▶ [Fragmento de origen]:
- - - -

¿Qué le pasa a la ficción cuando es mucho más que ficción y se convierte en
fábula, en magia o en realidad dislocada?
Uno ve una película
singular donde un cuento es un pedazo de verdad infantil, un trozo
inquietante pero amable de tensión emocional, de confuso enamoramiento en la
edad primeriza en que todo está ahí esperándonos, y uno se queda perplejo
porque cree no haber entendido nada pero sabe que no había nada que entender en
la cabal patraña cinematográfica que
acaba de contemplar de un tirón, entretenidamente desconcertado.
Nacho
Vigalondo es un director de cine convencional que hace
películas peculiares que se atienen a los cánones del cine sorprendente hecho
por profesionales que rozan la genialidad creativa de los mejores artistas. Su
película de 2016, tan estadounidense y tan mundial, tan de cualquier sitio de
este mundo moderno que tal vez ya no lo sea, titulada Colossal, tiene su mayor
mérito en el hecho de haber sido hecha. Ni más ni menos. Me imagino al director
español tratando de convencer a quienes han puesto la pasta para rodarla y
comercializarla y me lo imagino haciendo un esfuerzo considerable por
explicarle a alguien que se tiene que gastar su dinero en llevar a la pantalla una imaginativa película construida con
los elementos de un disparatado cuento para niños del siglo XXI.

- - - -

▶ [Datos proporcionados]:
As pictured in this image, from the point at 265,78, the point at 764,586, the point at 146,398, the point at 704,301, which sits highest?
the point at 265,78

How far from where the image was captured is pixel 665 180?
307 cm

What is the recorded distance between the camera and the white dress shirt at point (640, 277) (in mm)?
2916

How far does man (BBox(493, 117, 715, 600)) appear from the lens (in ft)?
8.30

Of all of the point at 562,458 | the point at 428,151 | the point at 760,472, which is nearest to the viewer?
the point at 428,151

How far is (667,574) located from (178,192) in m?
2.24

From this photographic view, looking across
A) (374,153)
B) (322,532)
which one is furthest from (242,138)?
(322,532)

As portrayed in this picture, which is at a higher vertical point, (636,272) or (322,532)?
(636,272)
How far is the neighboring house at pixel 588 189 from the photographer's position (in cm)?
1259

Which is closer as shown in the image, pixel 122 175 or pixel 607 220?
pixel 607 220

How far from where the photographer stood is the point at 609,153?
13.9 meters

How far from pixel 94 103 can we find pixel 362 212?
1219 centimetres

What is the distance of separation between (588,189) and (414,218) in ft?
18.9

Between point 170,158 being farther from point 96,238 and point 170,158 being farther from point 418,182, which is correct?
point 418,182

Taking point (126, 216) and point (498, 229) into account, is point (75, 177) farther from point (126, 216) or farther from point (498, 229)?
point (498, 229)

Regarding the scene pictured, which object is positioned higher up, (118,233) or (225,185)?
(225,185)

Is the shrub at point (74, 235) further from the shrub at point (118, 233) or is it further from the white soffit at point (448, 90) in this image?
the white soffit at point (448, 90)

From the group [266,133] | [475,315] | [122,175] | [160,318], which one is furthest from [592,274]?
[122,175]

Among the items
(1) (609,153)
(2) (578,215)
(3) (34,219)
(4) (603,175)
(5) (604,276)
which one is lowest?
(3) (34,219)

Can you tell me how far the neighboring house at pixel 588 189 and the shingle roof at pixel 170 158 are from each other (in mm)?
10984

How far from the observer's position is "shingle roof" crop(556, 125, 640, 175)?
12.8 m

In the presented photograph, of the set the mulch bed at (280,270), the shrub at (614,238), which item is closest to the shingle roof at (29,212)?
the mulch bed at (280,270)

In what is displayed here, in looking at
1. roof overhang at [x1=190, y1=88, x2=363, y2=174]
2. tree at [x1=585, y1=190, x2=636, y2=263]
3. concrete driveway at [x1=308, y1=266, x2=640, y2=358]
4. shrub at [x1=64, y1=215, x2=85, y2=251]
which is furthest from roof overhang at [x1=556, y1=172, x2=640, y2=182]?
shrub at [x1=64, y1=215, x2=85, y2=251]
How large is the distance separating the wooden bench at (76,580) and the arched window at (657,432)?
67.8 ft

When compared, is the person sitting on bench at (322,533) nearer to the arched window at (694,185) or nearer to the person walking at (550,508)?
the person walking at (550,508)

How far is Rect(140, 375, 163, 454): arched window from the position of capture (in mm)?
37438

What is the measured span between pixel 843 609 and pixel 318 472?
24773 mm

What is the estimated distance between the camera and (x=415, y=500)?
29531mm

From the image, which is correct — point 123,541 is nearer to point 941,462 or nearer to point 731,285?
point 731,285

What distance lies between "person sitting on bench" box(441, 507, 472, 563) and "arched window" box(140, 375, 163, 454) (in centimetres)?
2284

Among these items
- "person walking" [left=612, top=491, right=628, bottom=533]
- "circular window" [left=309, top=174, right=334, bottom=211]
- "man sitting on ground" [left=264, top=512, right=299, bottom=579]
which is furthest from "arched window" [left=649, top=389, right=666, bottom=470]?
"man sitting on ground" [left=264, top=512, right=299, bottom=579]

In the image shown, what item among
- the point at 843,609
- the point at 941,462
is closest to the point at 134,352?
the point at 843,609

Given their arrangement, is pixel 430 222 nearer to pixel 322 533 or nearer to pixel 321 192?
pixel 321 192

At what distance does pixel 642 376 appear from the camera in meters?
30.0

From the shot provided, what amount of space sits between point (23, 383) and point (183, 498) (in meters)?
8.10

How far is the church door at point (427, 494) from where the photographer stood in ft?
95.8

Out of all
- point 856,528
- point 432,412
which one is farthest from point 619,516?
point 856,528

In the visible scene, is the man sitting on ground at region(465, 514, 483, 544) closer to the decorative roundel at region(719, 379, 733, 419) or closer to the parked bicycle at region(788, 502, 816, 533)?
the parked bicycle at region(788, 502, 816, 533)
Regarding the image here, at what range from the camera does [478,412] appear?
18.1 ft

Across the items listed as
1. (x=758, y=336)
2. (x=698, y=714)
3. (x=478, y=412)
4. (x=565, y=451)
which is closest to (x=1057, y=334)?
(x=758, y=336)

- - - -

▶ [Instrucción]: Repite tal cual el pasaje del texto sobre Colossal que va desde "Uno ve una película" hasta "tirón, entretenidamente desconcertado.". Las filas no guardan relación con el texto sobre Colossal.

▶ [Respuesta del ejercicio]:
Uno ve una película
singular donde un cuento es un pedazo de verdad infantil, un trozo
inquietante pero amable de tensión emocional, de confuso enamoramiento en la
edad primeriza en que todo está ahí esperándonos, y uno se queda perplejo
porque cree no haber entendido nada pero sabe que no había nada que entender en
la cabal patraña cinematográfica que
acaba de contemplar de un tirón, entretenidamente desconcertado.